Artificial Intelligence

Backward Chaining

Introduction: Backward chaining (a la Prolog) is more like finding what initial conditions form a path to your goal. At a very basic level it is a backward search from your goal to find conditions that will fulfil it.

Backward chaining is used for interrogative applications (finding items that fulfil certain criteria) - one commercial example of a backward chaining application might be finding which insurance policies are covered by a particular reinsurance contract.

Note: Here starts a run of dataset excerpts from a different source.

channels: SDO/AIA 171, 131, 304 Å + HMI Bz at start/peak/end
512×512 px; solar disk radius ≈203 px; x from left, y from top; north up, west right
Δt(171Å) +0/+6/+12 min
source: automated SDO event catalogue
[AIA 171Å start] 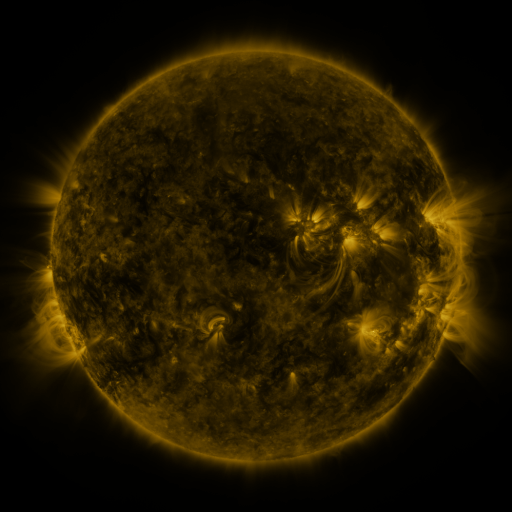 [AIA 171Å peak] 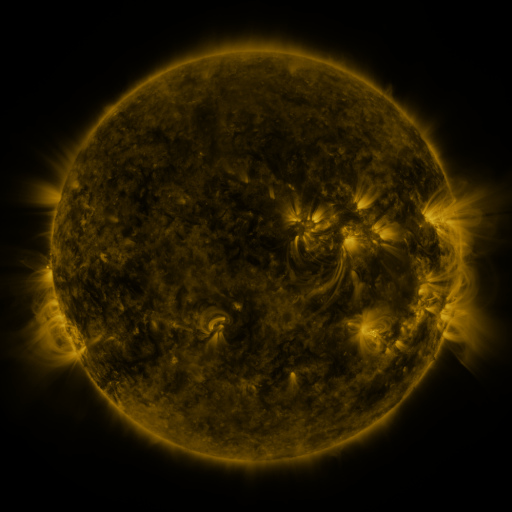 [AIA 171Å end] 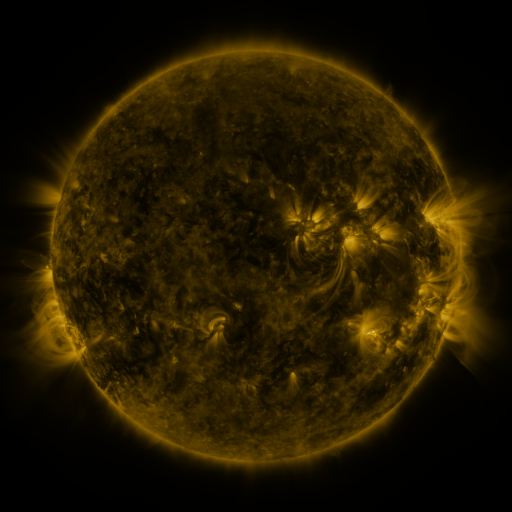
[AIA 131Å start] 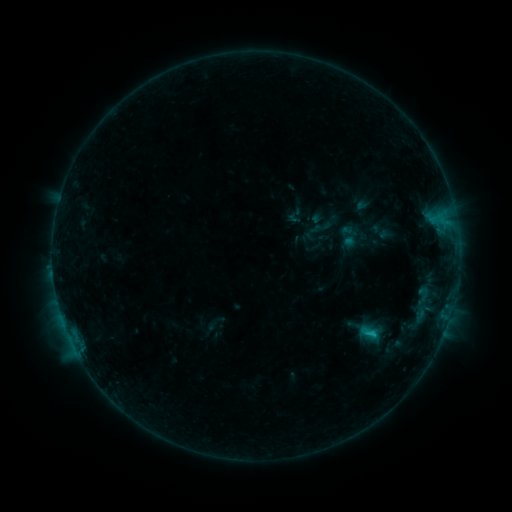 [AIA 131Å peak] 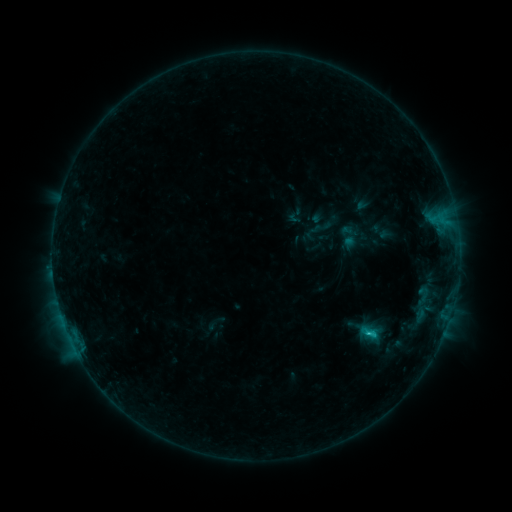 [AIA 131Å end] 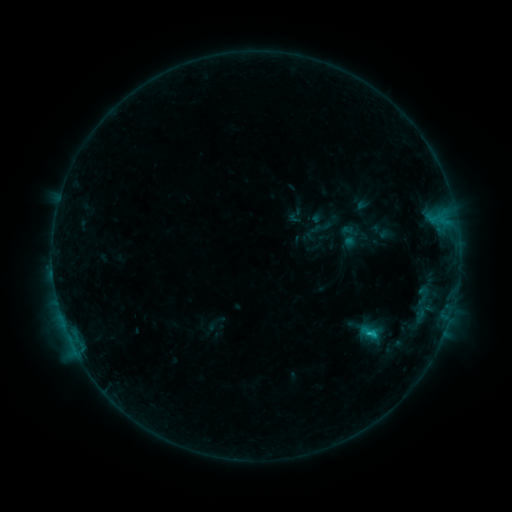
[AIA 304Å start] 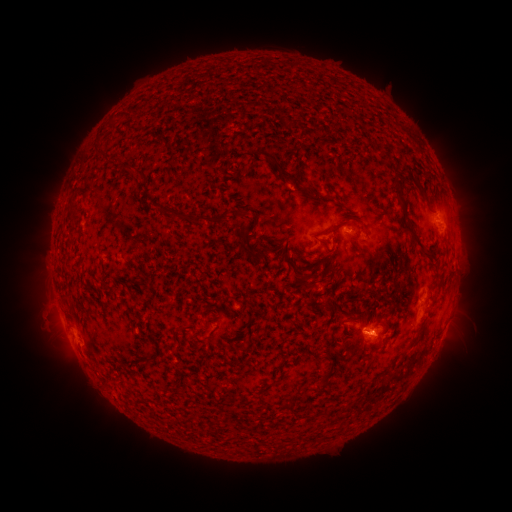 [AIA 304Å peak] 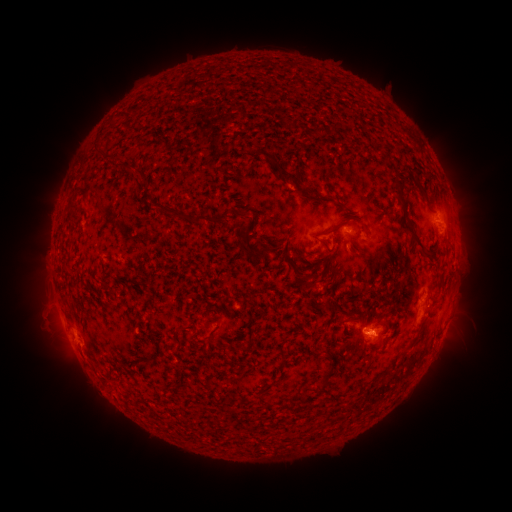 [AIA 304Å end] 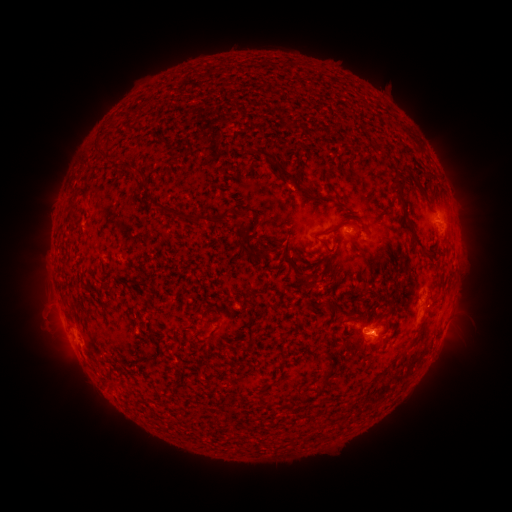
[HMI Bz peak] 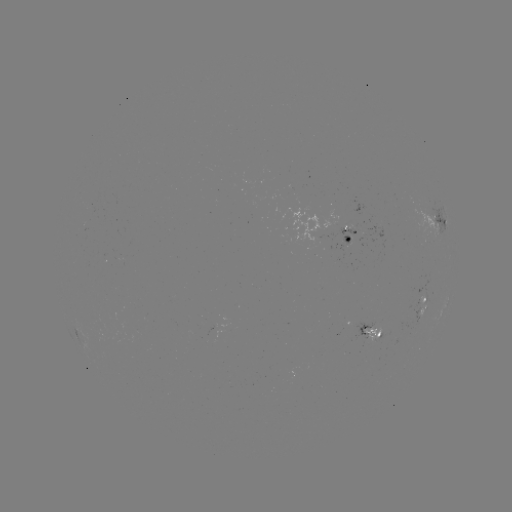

CONCLUSIONS (HYPOTHESES) ) ASSERTIONS: The pseudocode that follows is for a naive implementation of backward chaining.

Backward-Chaining(H)
if H matches an assertion in working memory then
return true
end if
if there is no rule with a consequent that matches H then
ASK USER or ASSUME false
end if
for every rule R with a consequent that matches H do
if for all antecedents A of rule R, we have Backward-Chaining(A) = true then
return true
end if
end for
return false

Note the recursive nature of backward chaining. Note also that the for-loop creates the or-nodes of the goal (and/or) tree, while the if-statement inside that for-loop creates the and-nodes. Other more efficient implementations are possible. For instance, we might add assertion to the working memory for later reuse as we find them to be true during the backward chaining process. Also, many variants resulting from different implementation decisions are possible. For example, the system can ask the user even after all rules with a consequent that match the hypothesis fail. Another option is to use conflict resolution to decide the order in which the system will consider the rules with consequents that match the hypothesis (in the for-loop).